▶ _QUESTIONS ON THE MATERIAL_:
(a) According to the passage on fan charts, in what month and year did the Bank of England first introduce fan charts for its inflation forecasts?
(b) Reproduce the passage on fan charts from "2008) produces fan" up to and including "the plotted display.".
══ DOCUMENT SECTION ══
Abstract
Fan charts, first developed by the Bank of England in 1996, have become a standard method for visualising forecasts with uncertainty. Using shading fan charts focus the attention towards the whole distribution away from a single central measure. This article describes the basics of plotting fan charts using an R add-on package alongside some additional methods for displaying sequential distributions. Examples are based on distributions of both estimated parameters from a time series model and future values with uncertainty.Probabilities are notoriously difficult to communicate effectively to lay audiences (Spiegelhalter, Pearson, and Short 2011). Fan charts provide one such method to illustrate either forecasts or past results that are based on probabilistic distributions. Using shading fan charts focus the attention of the reader on the whole distribution away from a single central estimate. Visualising the distribution can aid in communicating the degree of underlying uncertainty in probabilistic forecasts to non-specialists, that might not have been apparent in basic plots and summary statistics.
Fan charts were first introduced by the Bank of England for their inflation forecasts in February 1996 (Britton, Fisher, and Whitley 1998). Since their initial development fan charts have become a standard method to display uncertainty of future economic indicators by many central banks (Julio 2007). Their use has also spread to other fields such as climate science (McShane and Wyner 2011) and demography (Gerland et al. 2014).
Fan charts can be created using various software. Within R, the vars package
(Pfaff 2008) has a fanchart
function for forecasts of confidence regions. It is based solely on
“varpred” class objects, i.e., on the predictions of Vector
Autoregressive models fitted using other functions within the
vars package. Similarly, the forecast
package (“Automatic Time Series
Forecasting: The Forecast Package for R”
2008) produces fan charts for forecasts based on time series
models from the “forecast” class. (Julio
2009) provides VBA code in order to plot fan charts for quarterly
GDP data in Excel. Alternatively one could use point and click methods
in Excel to build customised fan charts based on stacked area charts.1 (Buchmann 2010) provides MATLAB code to create
fan charts for user supplied forecast distributions with a limited
amount of control for the plotted display.
In any of the fore-mentioned options users are restricted in either their ability to effectively adapt the properties of fan charts or create plots based on alternative models, values or simulated data. The aim of this article is to illustrate R code in the fanplot package to create fan charts of different styles and from a range of input data. These are demonstrated on data from sequential Monte Carlo Markov chain (MCMC) simulated distributions of parameters in a stochastic volatility model and expert based forecasts for the Consumer Price Index (CPI) of the Bank of England.
═══
══ DATA ══
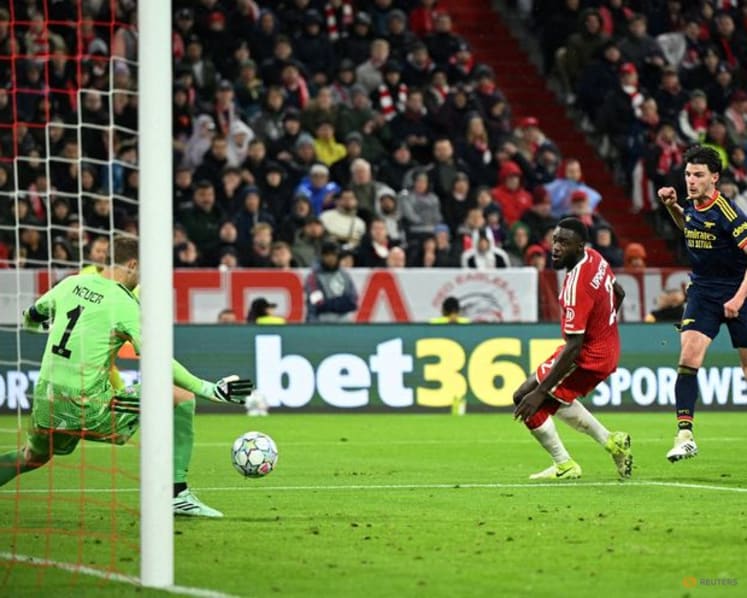 Rice rescues Arsenal at Bayern as Real Madrid hit four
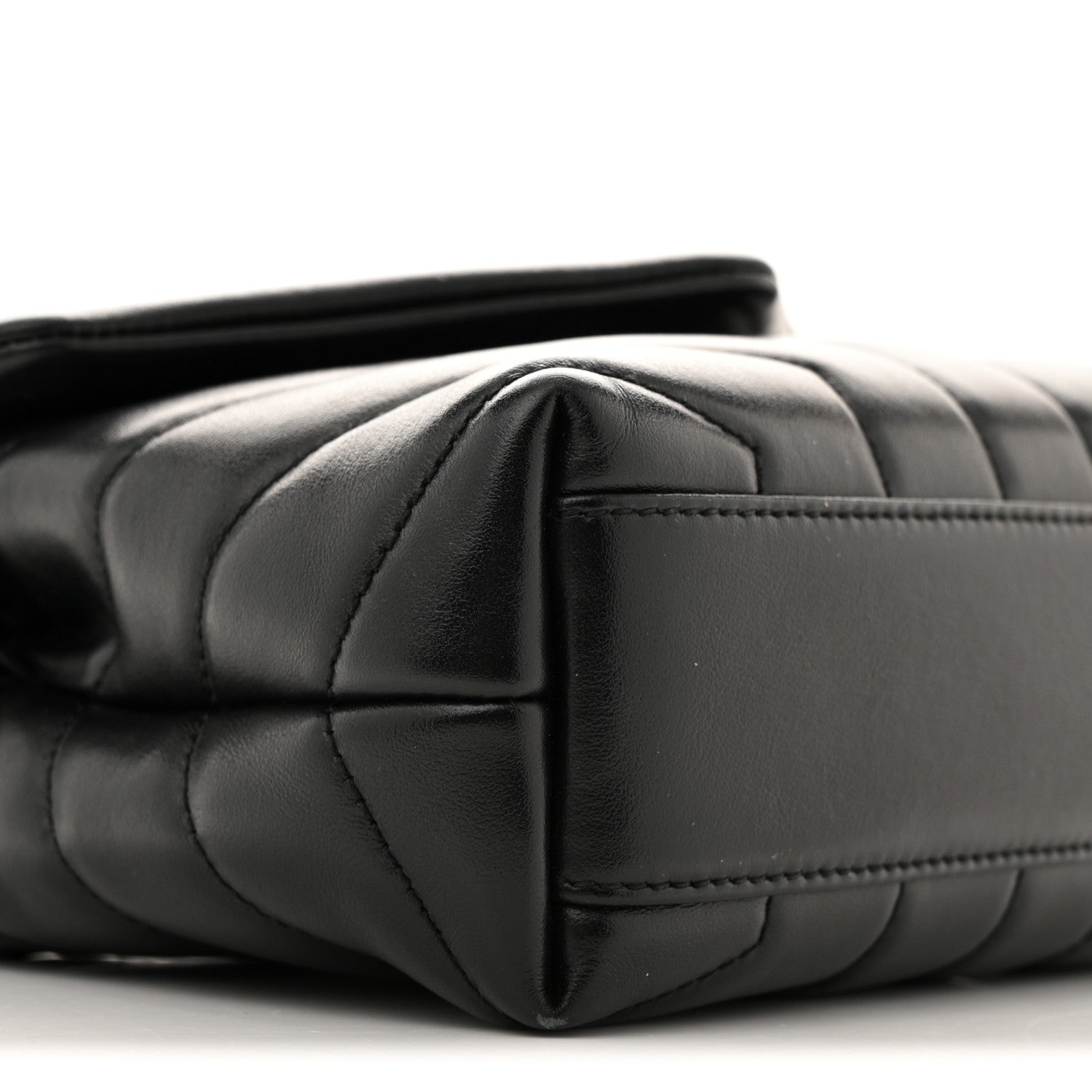 Calfskin Y Quilted Monogram Toy Loulou Crossbody Bag Black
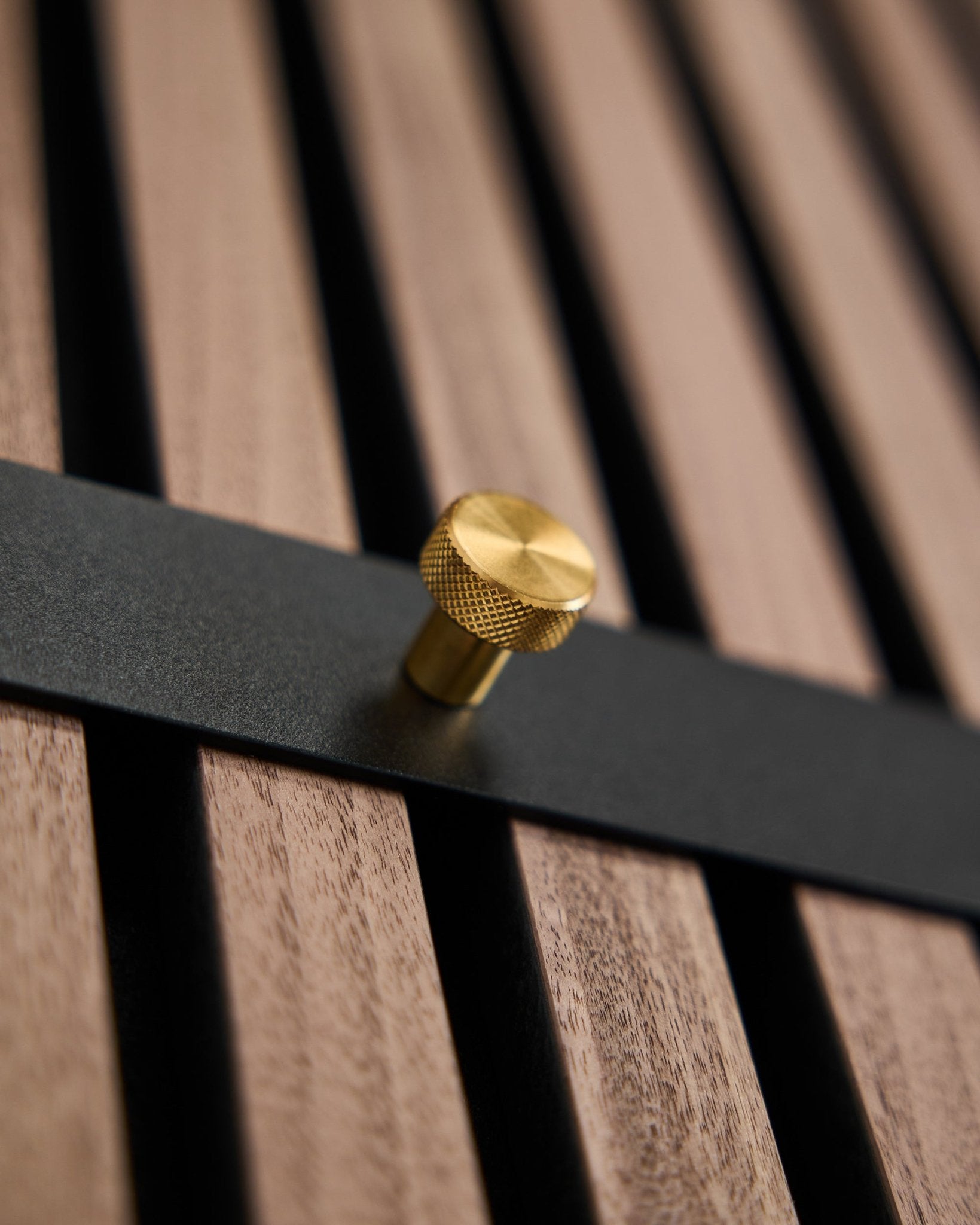 Die WoodUpp Norr Garderobenhakenleiste hat sieben black Haken mit brass Knöpfen, montiert auf einer brown Lamellenwand, gestaltet als nordisches Accessoire für Akupanel.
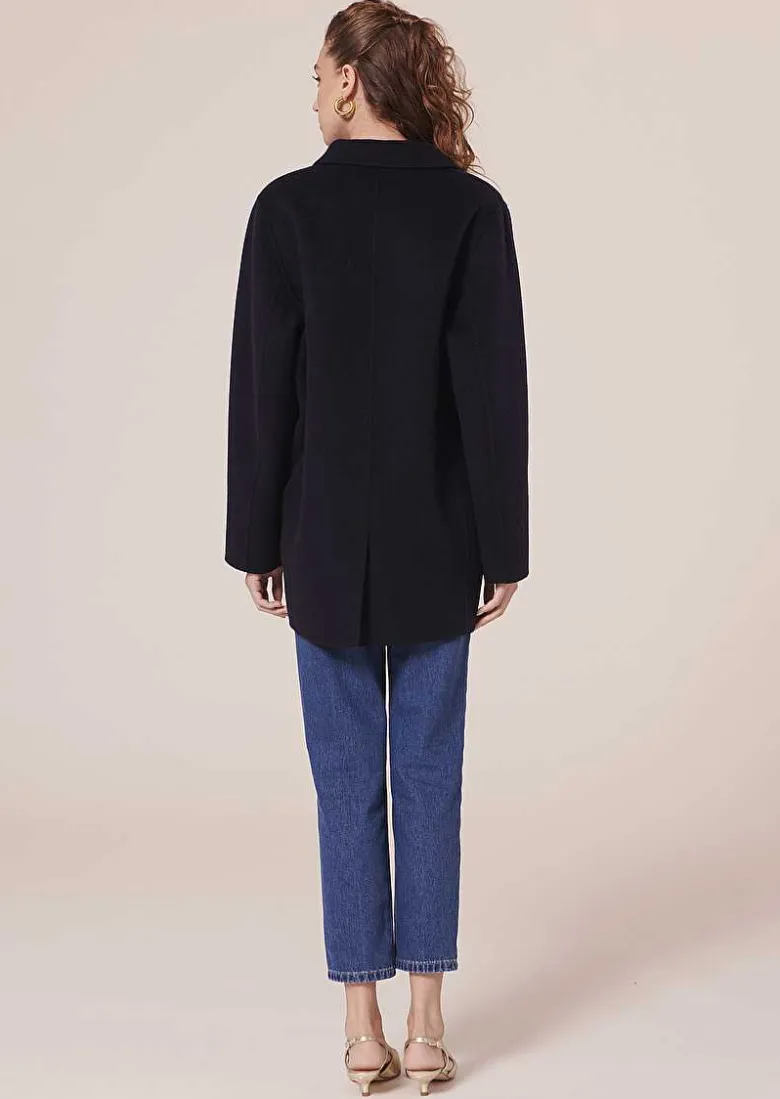 TARA JARMON Virgilio Midnight Blue Double-Sided Wool Jacket Store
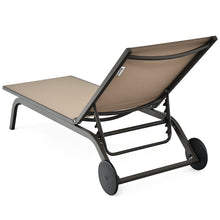 Load image into Gallery viewer, Gymax Patio Chaise Lounge Chair Aluminum Adjustable Recliner w/ Wheels Brown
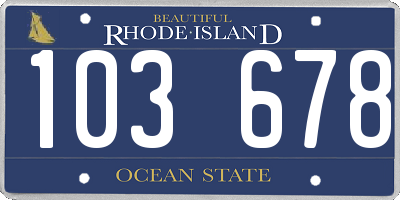 RI license plate 103678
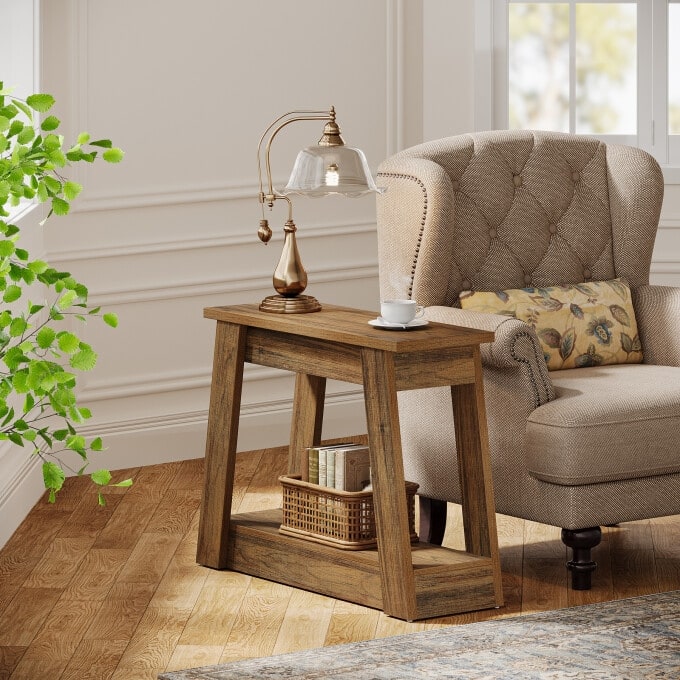 Rustic Wood End Table, Small Side Table With 2-Tier Storage Shelves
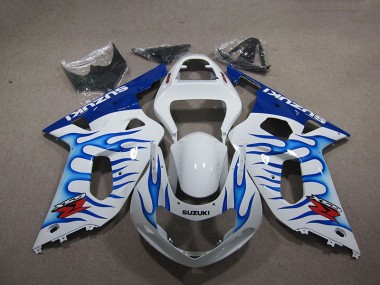 Affordable 2001-2003 White Blue Flame Suzuki GSXR750 Motorbike Fairings Canada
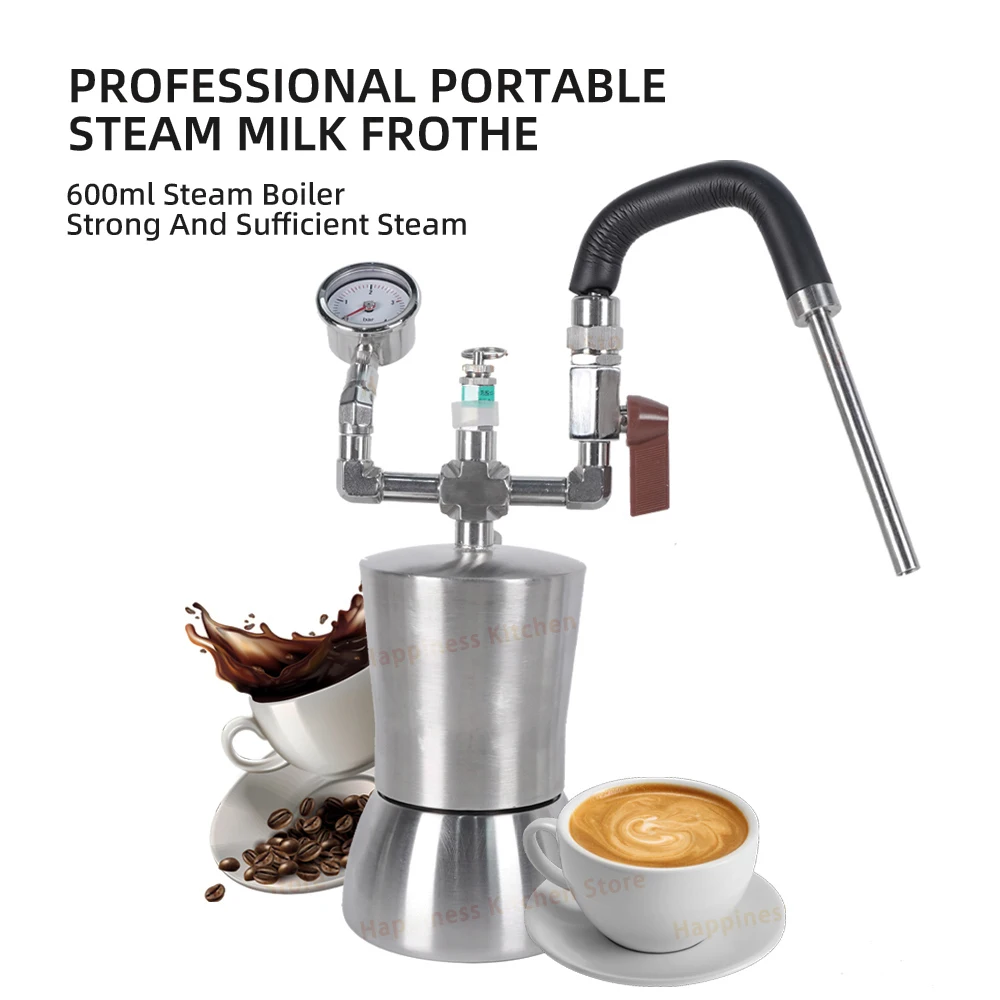 Portable Milk Steamer Frother Stainless Steel Coffee Milk Extractor Outdoors Coffee Equipment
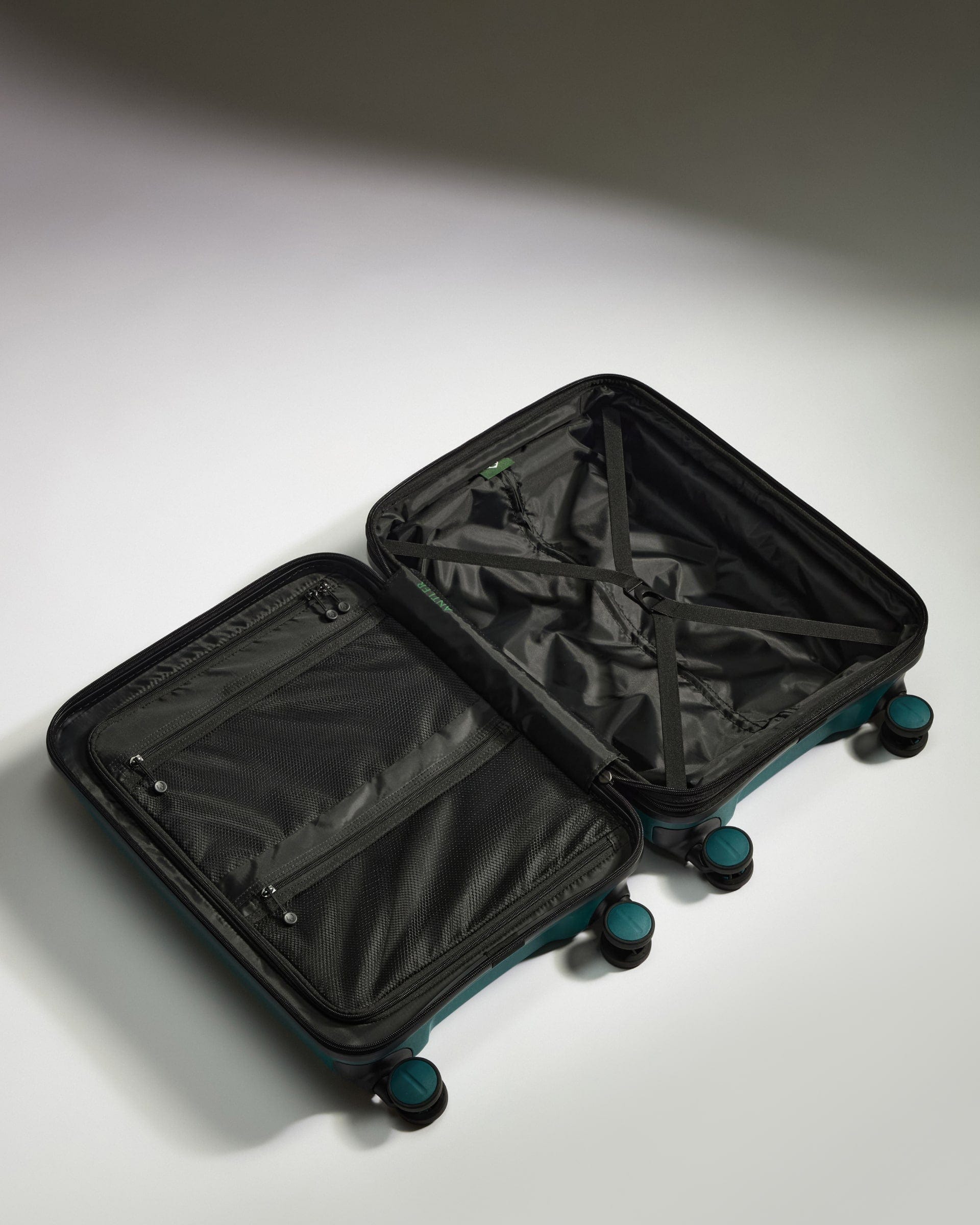 Antler Luggage -  Expandable Cabin Suitcase in Deep Teal - Logo Stripe - Hard Suitcase - Expander Cabin Expandable Cabin Suitcase Deep Teal - Logo Stripe | Lightweight Hard Shell Luggage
═══
▶ _ANSWERS BY TASK_:
(a) February 1996

(b)
2008) produces fan charts for forecasts based on time series
models from the “forecast” class. (Julio
2009) provides VBA code in order to plot fan charts for quarterly
GDP data in Excel. Alternatively one could use point and click methods
in Excel to build customised fan charts based on stacked area charts.1 (Buchmann 2010) provides MATLAB code to create
fan charts for user supplied forecast distributions with a limited
amount of control for the plotted display.